**PROBLEM TO SOLVE**:
List, in full, each of the rows below that contains the word "drawer".

**RECORDS TO USE**:
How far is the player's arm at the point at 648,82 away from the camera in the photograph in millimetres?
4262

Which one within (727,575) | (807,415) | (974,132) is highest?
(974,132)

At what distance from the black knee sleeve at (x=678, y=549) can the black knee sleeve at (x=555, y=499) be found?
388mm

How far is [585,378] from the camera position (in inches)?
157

==

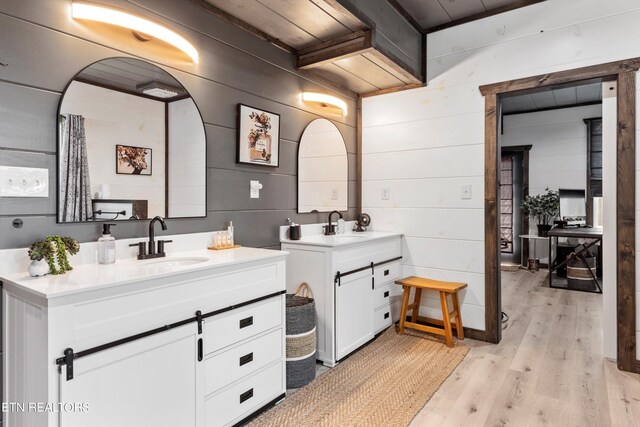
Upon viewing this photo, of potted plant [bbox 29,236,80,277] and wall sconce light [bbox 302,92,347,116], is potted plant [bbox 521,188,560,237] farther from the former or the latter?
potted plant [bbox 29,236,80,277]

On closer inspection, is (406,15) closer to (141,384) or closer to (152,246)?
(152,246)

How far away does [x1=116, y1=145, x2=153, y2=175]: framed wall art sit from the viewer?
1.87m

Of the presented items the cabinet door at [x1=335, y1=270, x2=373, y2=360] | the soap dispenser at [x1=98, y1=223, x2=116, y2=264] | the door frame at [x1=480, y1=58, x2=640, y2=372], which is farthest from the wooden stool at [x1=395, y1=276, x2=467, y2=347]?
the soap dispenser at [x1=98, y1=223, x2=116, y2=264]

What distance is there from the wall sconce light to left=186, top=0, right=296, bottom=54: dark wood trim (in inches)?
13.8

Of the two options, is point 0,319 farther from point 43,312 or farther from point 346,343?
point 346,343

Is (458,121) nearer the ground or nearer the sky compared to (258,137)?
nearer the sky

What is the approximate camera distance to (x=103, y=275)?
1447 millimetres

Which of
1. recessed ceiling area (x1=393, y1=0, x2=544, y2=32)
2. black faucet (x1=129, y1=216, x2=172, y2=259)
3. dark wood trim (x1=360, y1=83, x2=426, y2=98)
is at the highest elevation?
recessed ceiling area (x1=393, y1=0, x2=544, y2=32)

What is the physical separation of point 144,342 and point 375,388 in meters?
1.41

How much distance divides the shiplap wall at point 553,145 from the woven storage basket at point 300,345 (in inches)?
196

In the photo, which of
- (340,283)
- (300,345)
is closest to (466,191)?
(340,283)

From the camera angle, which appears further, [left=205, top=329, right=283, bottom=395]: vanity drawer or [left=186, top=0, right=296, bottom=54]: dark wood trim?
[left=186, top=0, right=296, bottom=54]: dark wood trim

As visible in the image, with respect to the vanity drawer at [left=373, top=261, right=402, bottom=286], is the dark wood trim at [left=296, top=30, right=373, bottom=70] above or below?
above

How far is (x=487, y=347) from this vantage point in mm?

**COMPLETE ANSWER**:
From the camera angle, which appears further, [left=205, top=329, right=283, bottom=395]: vanity drawer or [left=186, top=0, right=296, bottom=54]: dark wood trim?
As visible in the image, with respect to the vanity drawer at [left=373, top=261, right=402, bottom=286], is the dark wood trim at [left=296, top=30, right=373, bottom=70] above or below?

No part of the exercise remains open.